CHALLENGE:
Recast the stretch from the line containing "Which sits higher" through the line containing "524 centimetres", both included, as a Markdown table with the columns Index and Line Text. Give one numbered entry per line, skipping blank lines and leaving out the pictures.

[begin DATA]

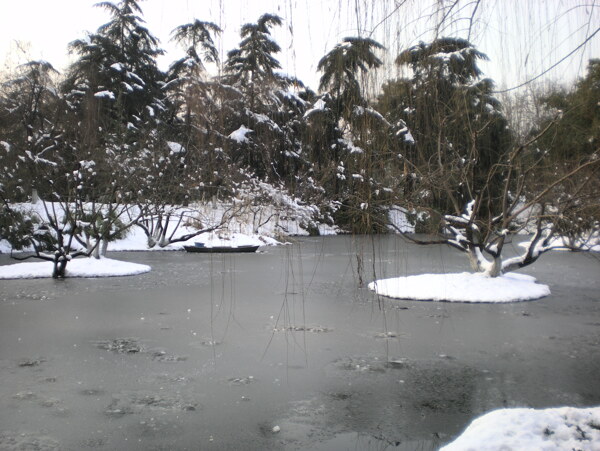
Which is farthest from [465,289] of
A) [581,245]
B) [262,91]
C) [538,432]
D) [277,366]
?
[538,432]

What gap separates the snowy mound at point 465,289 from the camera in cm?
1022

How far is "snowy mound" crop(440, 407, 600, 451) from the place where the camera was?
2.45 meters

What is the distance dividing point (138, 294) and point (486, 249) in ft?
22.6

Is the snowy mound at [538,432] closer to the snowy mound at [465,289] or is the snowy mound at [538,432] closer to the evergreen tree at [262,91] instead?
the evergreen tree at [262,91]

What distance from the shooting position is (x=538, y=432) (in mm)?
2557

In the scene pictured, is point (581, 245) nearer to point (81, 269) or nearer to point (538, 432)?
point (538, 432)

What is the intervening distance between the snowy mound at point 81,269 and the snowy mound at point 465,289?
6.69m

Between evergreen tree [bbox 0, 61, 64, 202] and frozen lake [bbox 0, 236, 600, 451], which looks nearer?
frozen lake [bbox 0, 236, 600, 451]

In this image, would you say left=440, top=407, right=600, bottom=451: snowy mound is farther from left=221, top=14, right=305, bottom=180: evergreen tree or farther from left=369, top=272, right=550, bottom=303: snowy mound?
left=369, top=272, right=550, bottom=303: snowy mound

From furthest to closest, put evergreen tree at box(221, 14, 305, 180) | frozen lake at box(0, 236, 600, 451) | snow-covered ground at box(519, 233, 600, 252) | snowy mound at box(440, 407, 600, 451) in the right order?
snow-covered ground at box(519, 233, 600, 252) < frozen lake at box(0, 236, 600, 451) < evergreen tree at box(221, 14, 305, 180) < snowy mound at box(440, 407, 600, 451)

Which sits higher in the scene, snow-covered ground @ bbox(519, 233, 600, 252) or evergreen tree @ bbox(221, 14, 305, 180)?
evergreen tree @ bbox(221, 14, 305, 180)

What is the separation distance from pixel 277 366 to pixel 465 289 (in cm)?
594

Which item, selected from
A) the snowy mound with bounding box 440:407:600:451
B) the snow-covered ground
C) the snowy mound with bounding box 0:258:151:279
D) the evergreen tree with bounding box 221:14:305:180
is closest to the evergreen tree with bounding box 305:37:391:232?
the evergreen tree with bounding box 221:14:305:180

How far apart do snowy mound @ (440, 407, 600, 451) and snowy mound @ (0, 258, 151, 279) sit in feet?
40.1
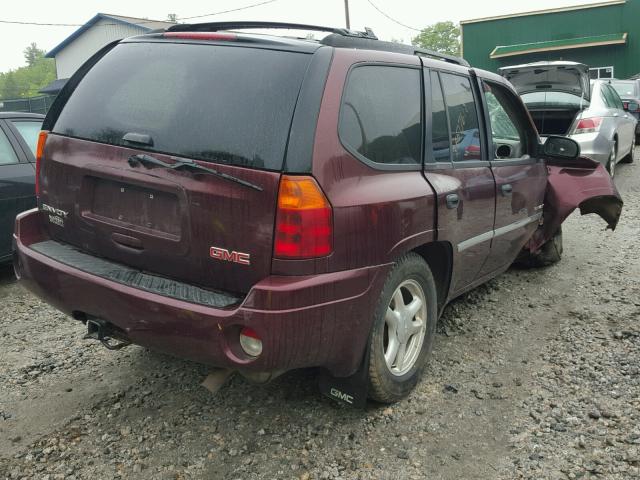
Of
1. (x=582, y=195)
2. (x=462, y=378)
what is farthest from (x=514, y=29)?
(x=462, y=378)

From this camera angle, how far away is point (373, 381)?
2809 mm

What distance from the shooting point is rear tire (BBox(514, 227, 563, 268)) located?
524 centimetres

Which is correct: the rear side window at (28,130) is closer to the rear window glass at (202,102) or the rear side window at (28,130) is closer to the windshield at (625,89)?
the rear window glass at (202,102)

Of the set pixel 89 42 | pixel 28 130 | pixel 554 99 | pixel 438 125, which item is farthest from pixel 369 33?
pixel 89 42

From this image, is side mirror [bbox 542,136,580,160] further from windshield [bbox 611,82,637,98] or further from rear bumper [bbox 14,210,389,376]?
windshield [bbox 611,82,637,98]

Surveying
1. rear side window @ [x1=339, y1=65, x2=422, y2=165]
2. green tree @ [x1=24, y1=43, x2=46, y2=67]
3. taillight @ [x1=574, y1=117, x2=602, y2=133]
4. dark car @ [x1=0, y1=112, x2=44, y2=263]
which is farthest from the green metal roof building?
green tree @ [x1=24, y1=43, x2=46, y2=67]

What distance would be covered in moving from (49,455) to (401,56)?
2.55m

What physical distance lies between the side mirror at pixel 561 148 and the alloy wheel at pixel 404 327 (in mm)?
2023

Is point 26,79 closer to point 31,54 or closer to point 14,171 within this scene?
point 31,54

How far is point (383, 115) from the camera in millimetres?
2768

[end DATA]

SOLUTION:
| Index | Line Text |
|---|---|
| 1 | Which sits higher in the scene, snow-covered ground @ bbox(519, 233, 600, 252) or evergreen tree @ bbox(221, 14, 305, 180)? |
| 2 | evergreen tree @ bbox(221, 14, 305, 180) |
| 3 | What is the separation distance from pixel 277 366 to pixel 465 289 (in cm)? |
| 4 | 594 |
| 5 | Which item, selected from |
| 6 | A) the snowy mound with bounding box 440:407:600:451 |
| 7 | B) the snow-covered ground |
| 8 | C) the snowy mound with bounding box 0:258:151:279 |
| 9 | D) the evergreen tree with bounding box 221:14:305:180 |
| 10 | is closest to the evergreen tree with bounding box 305:37:391:232? |
| 11 | the evergreen tree with bounding box 221:14:305:180 |
| 12 | How far apart do snowy mound @ (440, 407, 600, 451) and snowy mound @ (0, 258, 151, 279) sit in feet? |
| 13 | 40.1 |
| 14 | Of |
| 15 | 1. (x=582, y=195) |
| 16 | 2. (x=462, y=378) |
| 17 | what is farthest from (x=514, y=29)? |
| 18 | (x=462, y=378) |
| 19 | From this camera angle, how far away is point (373, 381)? |
| 20 | 2809 mm |
| 21 | What distance from the shooting point is rear tire (BBox(514, 227, 563, 268)) located? |
| 22 | 524 centimetres |